Bacula – copying a job
Don’t be fooled by Bacula. Although it is by far the most downloaded Open Source backup program, don’t be
intimidated by it. Bacula can handle backing up your single machine, or your entire enterprise. According to
SourceForge statistics, Bacula is by far the most downloaded
backup software. I’ve been using Bacula for nearly 7 years now. I was in the middle of preparing to deploy
another backup package (Amanda) when someone, I forget who, mentioned Bacula to me. I liked it immediately.
I liked it so most, I abandoned my plans and deployed Bacula instead. Soon after that, I wrote the PostgreSQL
module for Bacula. Bacula stores backup information (what was backed up, from where, and when) in a Catalog.
This Catalog is stored in a database. At present, the Catalog can be SQLite (not recommended), MySQL (also,
not recommended, but if you have to use it, it’s better than SQLite), and PostgreSQL. It is relatively
simple to create catalog support for a new database.
Back to the point; I’ve been backing up to to an 11TB disk cluster since March 2010. I’ve long wanted to
copy those jobs to tape. I bought a 10-slot tape library back in 2006.
I’ve never really used it with Bacula, although I was backing up to DLT prior to moving to a disk-based
solution. I’ve done some recent work to get my Bacula configuration to do Copy Jobs. In Bacula, you can
both Migrate (move) or Copy an existing backup job. However, the main restriction is that you cannot
Copy/Migrate Jobs between Storage Daemons. It must all be done within the same Storage Daemon. In my case,
I am copying a job from disk to tape. Therefore, the Storage Daemon must have access to both the HDD Pool
and the Tape Pool.
Now, on to the Copy Job details.
Migration & Copy
The following very brief summary is taken from the Bacula Concepts.
Bacula allows you to Copy or Migrate an existing Job. With a Copy Job, you wind up with two copies of the backup.
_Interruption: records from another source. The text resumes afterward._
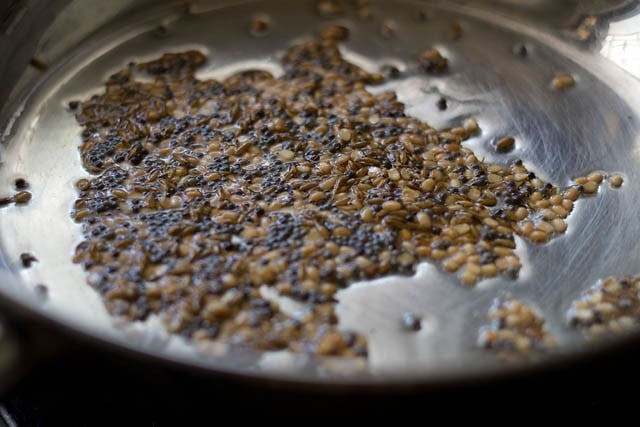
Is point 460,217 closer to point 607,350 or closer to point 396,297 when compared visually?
point 396,297

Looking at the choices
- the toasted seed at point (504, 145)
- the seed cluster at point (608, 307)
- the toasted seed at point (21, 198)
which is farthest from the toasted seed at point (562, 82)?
the toasted seed at point (21, 198)

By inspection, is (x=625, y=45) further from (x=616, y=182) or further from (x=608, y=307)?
(x=608, y=307)

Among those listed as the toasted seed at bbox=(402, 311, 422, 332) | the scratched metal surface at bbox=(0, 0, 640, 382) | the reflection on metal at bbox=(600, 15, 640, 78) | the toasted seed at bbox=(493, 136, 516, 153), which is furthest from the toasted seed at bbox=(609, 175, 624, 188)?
the toasted seed at bbox=(402, 311, 422, 332)

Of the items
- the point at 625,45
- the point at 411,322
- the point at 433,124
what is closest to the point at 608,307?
the point at 411,322

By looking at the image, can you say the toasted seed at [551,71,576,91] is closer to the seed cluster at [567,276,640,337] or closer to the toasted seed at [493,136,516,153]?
the toasted seed at [493,136,516,153]

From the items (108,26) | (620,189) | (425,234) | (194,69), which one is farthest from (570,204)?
(108,26)

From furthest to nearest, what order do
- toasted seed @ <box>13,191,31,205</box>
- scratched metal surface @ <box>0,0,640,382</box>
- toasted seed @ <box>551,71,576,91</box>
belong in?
1. toasted seed @ <box>551,71,576,91</box>
2. toasted seed @ <box>13,191,31,205</box>
3. scratched metal surface @ <box>0,0,640,382</box>
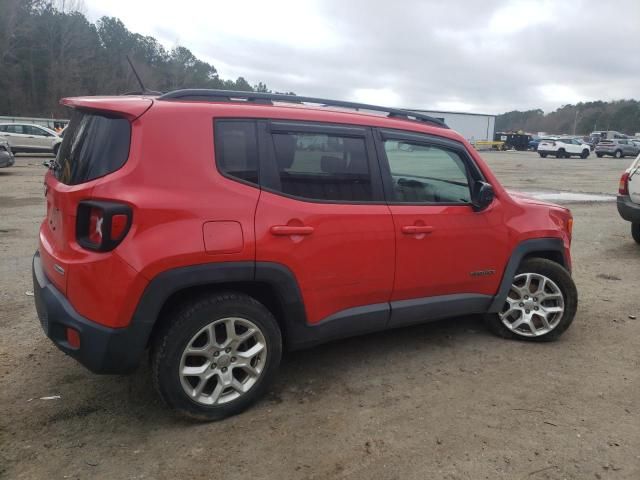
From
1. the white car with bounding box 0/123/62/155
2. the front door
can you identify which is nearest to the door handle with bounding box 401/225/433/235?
the front door

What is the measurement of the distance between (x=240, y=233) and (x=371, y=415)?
1350 mm

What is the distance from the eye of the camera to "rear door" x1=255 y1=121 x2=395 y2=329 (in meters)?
3.07

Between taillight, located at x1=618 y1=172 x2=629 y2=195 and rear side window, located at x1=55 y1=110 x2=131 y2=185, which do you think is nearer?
rear side window, located at x1=55 y1=110 x2=131 y2=185

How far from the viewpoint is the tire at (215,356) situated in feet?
9.33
With a Migrate Job, you end up with only one backup job, just in a different location.
I will be doing Copy Job. You should be aware of one issue with Copy Job: just because you have another
backup, this does not mean you will be able to restore from it. Keep in mind that Bacula will see the
original Job first. Thus, it will restore from that Job. It is not until the original Job is no longer
available (e.g. Retention has expired, and then later the Job has been Purged) will Bacula even consider
restoring using the other Job. Normally, this is not a problem, but when making plans do not overlook this
point.
NOTE: Given that Copy Job and Migrate Job have so much in common, I will refer only to Copy Job, since that is what I
will be implementing.
What to copy?
To Copy a Job in Bacula, you create a Job with Type = Copy. It is
important to realize that this Job rill run, and create a new Job. Thus, your
job history will show two new entries. It is also possible for a Copy Job
to select multiple jobs for copying. Use this with caution as it does not
scale well, even with concurrency. Copies are done on a Job by Job basis.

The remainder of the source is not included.